Elaine Siegfried, M.D., professor of pediatrics and dermatology at Saint Louis University and Cardinal Glennon Children's Hospital in St. Louis, Missouri, presented and attended, and shared her thoughts with us. She noted an upswing in interest in atopic dermatitis, following on the recent approvals not only of biologic dupilumab, but of crisaborole for pediatric patients. Some presentations she found particularly noteworthy included:

  • Carsten Flohr, M.D., King’s College London, presented epidemiological data on the impact of breastfeeding on atopic dermatitis. In Belarus, breastfeeding has only recently been encouraged by public health educators, providing an ideal location to study the impact of nursing – which they did indeed find to play a significant role in preventing atopic dermatitis.
  • Helena Vidaurri de la Cruz, M.D, Mexican College for Pediatric Dermatology, presented on “The Role of Microbiome in Atopic Dermatitis,” discussing the microbial diversity that is associated with healthy skin, and the potential for prenatal probiotic supplementation as a preventative intervention.
  • James Treat, M.D., Children’s Hospital of Philadelphia, presented in a symposium on “An Update on Primary Immunodeficiencies and Infectious Complications”, discussing “Opportunistic Infections in Immunosuppressed and Immunocompromised Children,” looking at the potential for children, such as those newly diagnosed with cancer, to suffer serious complications like mucormycosis infection as a result of prolonged tape occlusion on their skin.
  • Ashfaq Marghoob, M.D., Memorial Sloan Kettering, offered “A Clinician’s View: Pediatric Spitz Nevus Conundrum,” outlining his work investigating these often controversial pigmented lesions using dermoscopy and providing recommendations for treating these neoplasms.
  • Yasmine Khakoo, M.D., a neuro-oncologist also of Memorial Sloan Kettering, presented on “Neurological Abnormalities Associated with Congenital Melanocytic Nevi,” reviewing a series of cases that illustrated the risks and suggestions for treatment, and potential contraindications, for pediatric patients with giant congenital nevi.
  • Scott Norton, M.D., MPH, provided one of the final sessions of the meeting, on “Eruptions to Counterfeit and Contraband Drugs,” outlining the international difficulties and adverse effects worldwide of adulterated, mislabeled or contaminated medications.

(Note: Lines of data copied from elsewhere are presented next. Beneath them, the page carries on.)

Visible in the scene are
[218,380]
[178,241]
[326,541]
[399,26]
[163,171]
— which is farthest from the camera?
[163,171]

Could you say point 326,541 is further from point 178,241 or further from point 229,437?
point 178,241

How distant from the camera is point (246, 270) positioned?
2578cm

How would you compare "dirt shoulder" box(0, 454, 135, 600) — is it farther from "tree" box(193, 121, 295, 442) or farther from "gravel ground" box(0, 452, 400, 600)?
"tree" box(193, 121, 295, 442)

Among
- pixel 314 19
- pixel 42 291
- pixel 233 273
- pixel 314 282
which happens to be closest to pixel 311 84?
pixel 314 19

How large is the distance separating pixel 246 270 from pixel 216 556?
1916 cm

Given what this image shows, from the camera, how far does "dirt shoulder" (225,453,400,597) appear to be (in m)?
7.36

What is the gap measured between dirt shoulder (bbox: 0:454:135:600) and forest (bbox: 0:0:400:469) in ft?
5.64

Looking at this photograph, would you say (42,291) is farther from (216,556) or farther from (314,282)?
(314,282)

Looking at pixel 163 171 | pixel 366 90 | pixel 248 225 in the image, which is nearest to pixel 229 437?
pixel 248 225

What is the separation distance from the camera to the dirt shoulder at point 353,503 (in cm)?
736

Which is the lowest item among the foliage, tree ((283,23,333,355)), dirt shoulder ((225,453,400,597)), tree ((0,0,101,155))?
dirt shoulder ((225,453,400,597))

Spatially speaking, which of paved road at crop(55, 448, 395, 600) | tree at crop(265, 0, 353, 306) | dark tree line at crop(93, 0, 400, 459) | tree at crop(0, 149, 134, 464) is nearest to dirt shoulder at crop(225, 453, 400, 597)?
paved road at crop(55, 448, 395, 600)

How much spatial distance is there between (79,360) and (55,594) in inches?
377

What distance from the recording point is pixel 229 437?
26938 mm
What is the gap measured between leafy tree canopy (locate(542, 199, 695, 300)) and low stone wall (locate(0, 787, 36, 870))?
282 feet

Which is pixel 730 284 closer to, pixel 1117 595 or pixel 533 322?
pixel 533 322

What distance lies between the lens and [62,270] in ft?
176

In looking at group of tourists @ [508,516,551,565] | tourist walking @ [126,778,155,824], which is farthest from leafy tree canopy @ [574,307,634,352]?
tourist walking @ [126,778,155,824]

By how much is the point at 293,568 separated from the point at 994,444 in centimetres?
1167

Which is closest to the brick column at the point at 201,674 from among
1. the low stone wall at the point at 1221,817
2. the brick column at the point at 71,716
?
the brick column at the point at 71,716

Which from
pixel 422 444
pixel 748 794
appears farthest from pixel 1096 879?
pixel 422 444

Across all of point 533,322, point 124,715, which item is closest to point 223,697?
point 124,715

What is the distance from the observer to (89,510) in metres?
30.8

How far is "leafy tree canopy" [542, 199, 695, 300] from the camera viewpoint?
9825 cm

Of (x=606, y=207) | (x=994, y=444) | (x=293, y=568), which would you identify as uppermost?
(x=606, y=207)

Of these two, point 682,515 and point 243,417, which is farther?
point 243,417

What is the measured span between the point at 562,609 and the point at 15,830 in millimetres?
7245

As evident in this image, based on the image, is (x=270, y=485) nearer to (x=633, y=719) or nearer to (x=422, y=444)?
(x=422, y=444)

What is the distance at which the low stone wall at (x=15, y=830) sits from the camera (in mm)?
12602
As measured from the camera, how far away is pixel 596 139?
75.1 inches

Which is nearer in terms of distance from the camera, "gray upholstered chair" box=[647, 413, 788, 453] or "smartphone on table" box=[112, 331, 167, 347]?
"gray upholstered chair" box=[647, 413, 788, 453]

Dr. Siegfried herself chaired a symposium on drug reactions; presented a session on controversies in vitamin D measurement and supplementation; and co-authored a poster on the U.S. pediatric dermatology workforce, which demonstrated how that the sub-specialty is under-represented among their peers, and serves an often under-served population. (For details on that, see Growing pains in pediatric dermatology: Workforce shortage). Brea Prindaville, M.D., UMass Memorial Health Care, was the lead author on the workforce shortage poster.

At the conference, tribute was paid to two of leading pediatric dermatologist who recently passed away.

  • Dr. Arnold Pieter Oranje, M.D., Ph.D., of Erasmus University in Rotterdam, the Netherlands was memorialized by Tor Shwayder, M.D. as a “giant in the field,” who co-authored one of the standard textbooks for pediatric dermatology.

  • Ramón Ruiz-Maldonato, M.D., of Mexico City, was also honored, as “a master clinician, pediatric dermatologist extraordinaire, author, mentor, teacher and friend.” In addition to being an internationally recognized researcher, Dr. Ruiz-Maldonato was one of the founding members of the original International Symposium of Pediatric Dermatology in 1972.

In addition, the AAP Section on Dermatology Alvin Jacobs Award was presented, in recognition of lifetime achievement, to Michael Smith, M.D., Heritage Medical Associates, Nashville.

Anthony Mancini, MD; Albert Yan, M.D. and Andrea Zaenglein, M.D. were the program directors of this year’s 13th annual World Congress of Pediatric Dermatology.